- What is required
Could you reproduce the listing below word for word, without the pictures?

- Dataset content
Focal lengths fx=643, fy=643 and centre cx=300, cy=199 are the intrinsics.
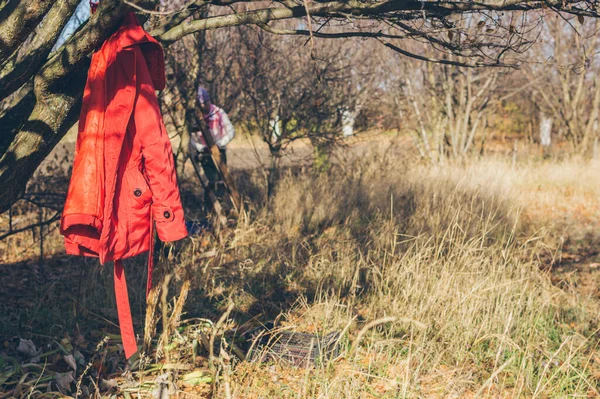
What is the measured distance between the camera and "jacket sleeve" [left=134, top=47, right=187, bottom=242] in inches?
130

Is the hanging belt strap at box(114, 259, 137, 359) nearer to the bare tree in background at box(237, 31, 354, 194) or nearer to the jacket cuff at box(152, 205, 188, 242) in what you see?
the jacket cuff at box(152, 205, 188, 242)

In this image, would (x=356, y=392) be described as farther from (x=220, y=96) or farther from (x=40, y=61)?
(x=220, y=96)

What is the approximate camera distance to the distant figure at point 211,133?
7184 millimetres

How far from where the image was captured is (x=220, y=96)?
306 inches

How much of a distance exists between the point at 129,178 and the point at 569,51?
516 inches

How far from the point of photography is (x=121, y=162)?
3.32 metres

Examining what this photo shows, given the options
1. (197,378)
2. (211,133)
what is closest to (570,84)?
(211,133)

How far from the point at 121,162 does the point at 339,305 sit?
155cm

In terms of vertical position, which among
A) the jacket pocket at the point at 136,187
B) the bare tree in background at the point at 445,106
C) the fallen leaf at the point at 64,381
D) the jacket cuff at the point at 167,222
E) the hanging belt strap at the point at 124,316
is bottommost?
the fallen leaf at the point at 64,381

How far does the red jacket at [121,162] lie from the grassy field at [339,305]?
0.34 m

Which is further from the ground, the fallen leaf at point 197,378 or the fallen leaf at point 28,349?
the fallen leaf at point 28,349

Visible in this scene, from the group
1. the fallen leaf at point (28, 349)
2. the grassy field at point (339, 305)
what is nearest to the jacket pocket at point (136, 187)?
the grassy field at point (339, 305)

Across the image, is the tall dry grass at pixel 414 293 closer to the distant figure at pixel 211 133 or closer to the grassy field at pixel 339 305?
the grassy field at pixel 339 305

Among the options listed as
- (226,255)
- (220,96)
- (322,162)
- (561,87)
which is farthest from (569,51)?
(226,255)
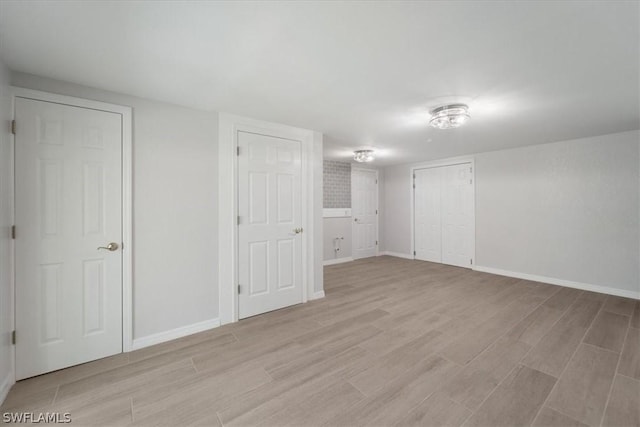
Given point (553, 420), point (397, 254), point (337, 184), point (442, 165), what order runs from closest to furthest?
point (553, 420)
point (442, 165)
point (337, 184)
point (397, 254)

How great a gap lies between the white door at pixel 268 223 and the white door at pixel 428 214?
379cm

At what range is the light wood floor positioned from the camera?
1613 millimetres

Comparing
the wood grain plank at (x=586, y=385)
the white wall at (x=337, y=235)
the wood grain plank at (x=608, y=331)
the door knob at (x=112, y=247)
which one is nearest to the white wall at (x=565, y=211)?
the wood grain plank at (x=608, y=331)

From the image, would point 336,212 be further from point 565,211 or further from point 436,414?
point 436,414

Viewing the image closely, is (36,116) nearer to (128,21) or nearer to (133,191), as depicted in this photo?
(133,191)

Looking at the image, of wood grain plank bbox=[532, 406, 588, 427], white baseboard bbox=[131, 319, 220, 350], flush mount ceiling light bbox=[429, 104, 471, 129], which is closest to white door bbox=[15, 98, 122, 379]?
white baseboard bbox=[131, 319, 220, 350]

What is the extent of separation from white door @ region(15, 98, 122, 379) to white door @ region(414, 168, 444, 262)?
18.8 ft

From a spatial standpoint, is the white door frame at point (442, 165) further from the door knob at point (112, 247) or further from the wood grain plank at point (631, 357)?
the door knob at point (112, 247)

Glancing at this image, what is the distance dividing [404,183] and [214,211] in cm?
503

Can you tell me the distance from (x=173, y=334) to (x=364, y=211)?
500cm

- Result of the exercise
Focal lengths fx=643, fy=643 and centre cx=300, cy=199 are the intrinsics.
What is the measured distance between the camera and "jacket sleeve" [left=134, top=47, right=187, bottom=242] in inches?
130

Is the hanging belt strap at box(114, 259, 137, 359) nearer to the bare tree in background at box(237, 31, 354, 194) or nearer to the jacket cuff at box(152, 205, 188, 242) in what you see?
the jacket cuff at box(152, 205, 188, 242)

In this image, would (x=356, y=392) be described as farther from (x=220, y=96) or farther from (x=40, y=61)?
(x=220, y=96)

What is the approximate camera distance to the distant figure at point 211,133?
7184 millimetres

How far from where the image was captured is (x=220, y=96)?
306 inches

How much of a distance exists between the point at 129,178 and the point at 569,51?
516 inches

How far from the point of photography is (x=121, y=162)?
3.32 metres

Examining what this photo shows, given the options
1. (197,378)
2. (211,133)
what is closest to (570,84)?
(211,133)

How far from the point at 121,162 does the point at 339,305 sit?
155cm

In terms of vertical position, which among
A) the jacket pocket at the point at 136,187
B) the bare tree in background at the point at 445,106
C) the fallen leaf at the point at 64,381
D) the jacket cuff at the point at 167,222
E) the hanging belt strap at the point at 124,316
is bottommost?
the fallen leaf at the point at 64,381

How far does the red jacket at [121,162] lie from the grassy field at [339,305]?
0.34 m

Which is further from the ground, the fallen leaf at point 197,378 or the fallen leaf at point 28,349?
the fallen leaf at point 28,349

Visible in this scene, from the group
1. the fallen leaf at point (28, 349)
2. the grassy field at point (339, 305)
what is nearest to the jacket pocket at point (136, 187)?
the grassy field at point (339, 305)

Across the image, is the tall dry grass at pixel 414 293 closer to the distant figure at pixel 211 133 or closer to the grassy field at pixel 339 305?
the grassy field at pixel 339 305

Among the options listed as
- (226,255)
- (220,96)
- (322,162)
- (561,87)
which is farthest from (569,51)?
(226,255)
Given point (553, 420), point (397, 254), point (337, 184), point (442, 165), what order runs from closest to furthest?
point (553, 420)
point (442, 165)
point (337, 184)
point (397, 254)

How great a gap lies between the white door at pixel 268 223 and the white door at pixel 428 214?
379cm

At what range is the light wood floor positioned from the camera?
1613 millimetres

Comparing
the wood grain plank at (x=586, y=385)
the white wall at (x=337, y=235)
the wood grain plank at (x=608, y=331)
the door knob at (x=112, y=247)
which one is nearest to the white wall at (x=565, y=211)?
the wood grain plank at (x=608, y=331)

From the image, would point 336,212 be further from point 565,211 or further from point 436,414?
point 436,414

Viewing the image closely, is (36,116) nearer to (128,21) or nearer to (133,191), as depicted in this photo?
(133,191)

Looking at the image, of wood grain plank bbox=[532, 406, 588, 427], white baseboard bbox=[131, 319, 220, 350], flush mount ceiling light bbox=[429, 104, 471, 129], which is closest to white door bbox=[15, 98, 122, 379]?
white baseboard bbox=[131, 319, 220, 350]

What is the extent of separation from white door @ region(15, 98, 122, 379) to white door @ region(414, 168, 444, 262)?
18.8 ft

From a spatial standpoint, is the white door frame at point (442, 165) further from the door knob at point (112, 247) or further from the wood grain plank at point (631, 357)?
the door knob at point (112, 247)

Glancing at this image, what is the distance dividing [404,183] and [214,211] in cm?
503

Can you tell me the distance from (x=173, y=334) to (x=364, y=211)?
500cm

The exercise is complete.